◆ **Problem description**: Make an exact copy of all the material below, apart from the pictures.

◆ **Material provided**:
+===+

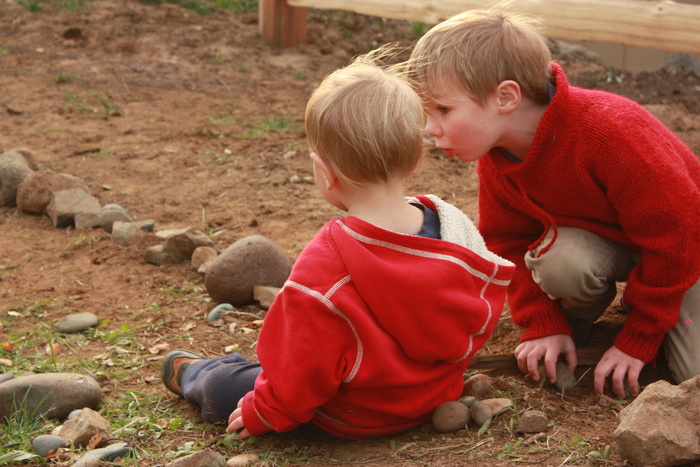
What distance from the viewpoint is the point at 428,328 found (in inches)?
82.7

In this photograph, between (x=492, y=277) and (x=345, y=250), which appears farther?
(x=492, y=277)

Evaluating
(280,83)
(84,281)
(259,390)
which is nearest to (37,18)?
(280,83)

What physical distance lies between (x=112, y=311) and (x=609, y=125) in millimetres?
2216

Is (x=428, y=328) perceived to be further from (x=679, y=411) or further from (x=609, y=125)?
(x=609, y=125)

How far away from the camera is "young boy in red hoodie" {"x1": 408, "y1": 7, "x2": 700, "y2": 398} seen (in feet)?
7.76

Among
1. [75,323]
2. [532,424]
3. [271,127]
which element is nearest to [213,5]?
[271,127]

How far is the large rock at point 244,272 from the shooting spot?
3357 mm

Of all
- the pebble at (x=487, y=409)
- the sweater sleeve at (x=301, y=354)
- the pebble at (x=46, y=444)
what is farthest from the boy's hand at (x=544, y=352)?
the pebble at (x=46, y=444)

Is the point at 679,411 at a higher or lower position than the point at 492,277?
lower

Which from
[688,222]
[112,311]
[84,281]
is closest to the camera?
[688,222]

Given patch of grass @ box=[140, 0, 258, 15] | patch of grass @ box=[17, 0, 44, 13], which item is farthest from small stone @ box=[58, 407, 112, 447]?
patch of grass @ box=[17, 0, 44, 13]

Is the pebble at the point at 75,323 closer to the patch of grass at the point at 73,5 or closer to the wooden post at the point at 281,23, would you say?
the wooden post at the point at 281,23

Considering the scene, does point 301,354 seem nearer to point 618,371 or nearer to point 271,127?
point 618,371

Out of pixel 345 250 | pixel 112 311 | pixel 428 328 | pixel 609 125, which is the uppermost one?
pixel 609 125
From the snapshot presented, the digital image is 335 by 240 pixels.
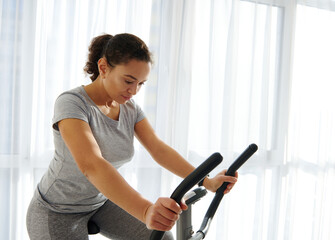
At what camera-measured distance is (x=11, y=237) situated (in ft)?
7.97

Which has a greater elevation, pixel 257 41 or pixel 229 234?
pixel 257 41

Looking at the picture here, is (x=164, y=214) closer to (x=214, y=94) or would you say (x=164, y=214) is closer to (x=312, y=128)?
(x=214, y=94)

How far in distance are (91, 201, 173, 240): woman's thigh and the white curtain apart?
0.90m

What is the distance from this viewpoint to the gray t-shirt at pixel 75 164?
154 centimetres

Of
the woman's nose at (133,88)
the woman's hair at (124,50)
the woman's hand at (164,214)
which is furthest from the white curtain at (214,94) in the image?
the woman's hand at (164,214)

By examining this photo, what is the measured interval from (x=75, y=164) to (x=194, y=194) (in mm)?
524

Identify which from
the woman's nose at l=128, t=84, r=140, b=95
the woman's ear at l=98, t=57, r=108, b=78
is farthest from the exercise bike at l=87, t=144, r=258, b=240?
the woman's ear at l=98, t=57, r=108, b=78

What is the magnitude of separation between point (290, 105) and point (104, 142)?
7.16ft

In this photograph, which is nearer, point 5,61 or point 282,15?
point 5,61

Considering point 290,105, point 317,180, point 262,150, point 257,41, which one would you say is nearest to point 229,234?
point 262,150

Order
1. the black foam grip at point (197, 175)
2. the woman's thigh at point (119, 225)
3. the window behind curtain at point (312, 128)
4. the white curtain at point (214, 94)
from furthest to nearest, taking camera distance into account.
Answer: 1. the window behind curtain at point (312, 128)
2. the white curtain at point (214, 94)
3. the woman's thigh at point (119, 225)
4. the black foam grip at point (197, 175)

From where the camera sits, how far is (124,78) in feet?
5.03

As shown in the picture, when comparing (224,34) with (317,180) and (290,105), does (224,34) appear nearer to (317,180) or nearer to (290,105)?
(290,105)

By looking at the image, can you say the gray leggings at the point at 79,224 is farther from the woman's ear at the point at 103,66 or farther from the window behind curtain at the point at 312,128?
the window behind curtain at the point at 312,128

+===+

◆ **Full output**:
What distance from the viewpoint is the point at 428,328 found (in inches)?
82.7

In this photograph, between (x=492, y=277) and (x=345, y=250), which appears farther?
(x=492, y=277)

Evaluating
(280,83)
(84,281)
(259,390)
which is nearest to (37,18)?
(280,83)

What physical distance lies between (x=112, y=311) and (x=609, y=125) in millimetres?
2216

Is (x=428, y=328) perceived to be further from (x=679, y=411) or further from (x=609, y=125)?
(x=609, y=125)

How far away from the camera is "young boy in red hoodie" {"x1": 408, "y1": 7, "x2": 700, "y2": 398} seen (in feet)?
7.76

Among
1. [75,323]
2. [532,424]
3. [271,127]
which element is nearest to [213,5]?
[271,127]

How far is the large rock at point 244,272 from the shooting spot?
3357 mm

Of all
- the pebble at (x=487, y=409)
- the sweater sleeve at (x=301, y=354)
- the pebble at (x=46, y=444)
what is farthest from the boy's hand at (x=544, y=352)?
the pebble at (x=46, y=444)

Is the point at 679,411 at a higher or lower position than the point at 492,277?
lower

Which from
[688,222]
[112,311]
[84,281]
is closest to the camera?
[688,222]

Given patch of grass @ box=[140, 0, 258, 15] | patch of grass @ box=[17, 0, 44, 13], which item is farthest from small stone @ box=[58, 407, 112, 447]?
patch of grass @ box=[17, 0, 44, 13]

Is the pebble at the point at 75,323 closer to the patch of grass at the point at 73,5 or closer to the wooden post at the point at 281,23, would you say?
the wooden post at the point at 281,23

Considering the scene, does point 301,354 seem nearer to point 618,371 or nearer to point 271,127?
point 618,371

Out of pixel 345 250 | pixel 112 311 | pixel 428 328 | pixel 609 125, which is the uppermost one?
pixel 609 125
From the snapshot presented, the digital image is 335 by 240 pixels.
At what camera-measured distance is (x=11, y=237) situated (in ft)?
7.97

Which has a greater elevation, pixel 257 41 or pixel 229 234?
pixel 257 41

Looking at the picture here, is (x=164, y=214) closer to (x=214, y=94) or would you say (x=164, y=214) is closer to (x=312, y=128)?
(x=214, y=94)

How far in distance are (91, 201, 173, 240): woman's thigh and the white curtain apart?
0.90m

What is the distance from this viewpoint to the gray t-shirt at pixel 75 164?
154 centimetres

Of
the woman's nose at (133,88)
the woman's hair at (124,50)
the woman's hand at (164,214)
which is furthest from the white curtain at (214,94) in the image?
the woman's hand at (164,214)

By examining this photo, what is the measured interval from (x=75, y=164) to (x=194, y=194) (in mm)?
524

Identify which from
the woman's nose at l=128, t=84, r=140, b=95
the woman's ear at l=98, t=57, r=108, b=78
is farthest from the exercise bike at l=87, t=144, r=258, b=240?
the woman's ear at l=98, t=57, r=108, b=78

What is the magnitude of separation between point (290, 105) and point (104, 142)?
7.16ft

In this photograph, which is nearer, point 5,61 or point 282,15?
point 5,61

Considering point 290,105, point 317,180, point 262,150, point 257,41, which one would you say is nearest to point 229,234?
point 262,150

Order
1. the black foam grip at point (197, 175)
2. the woman's thigh at point (119, 225)
3. the window behind curtain at point (312, 128)
4. the white curtain at point (214, 94)
from furthest to nearest, taking camera distance into account.
Answer: 1. the window behind curtain at point (312, 128)
2. the white curtain at point (214, 94)
3. the woman's thigh at point (119, 225)
4. the black foam grip at point (197, 175)

From where the camera sits, how far is (124,78) in feet?
5.03

As shown in the picture, when comparing (224,34) with (317,180) and (290,105), does (224,34) appear nearer to (317,180) or nearer to (290,105)?
(290,105)

By looking at the image, can you say the gray leggings at the point at 79,224 is farther from the woman's ear at the point at 103,66 or farther from the window behind curtain at the point at 312,128?
the window behind curtain at the point at 312,128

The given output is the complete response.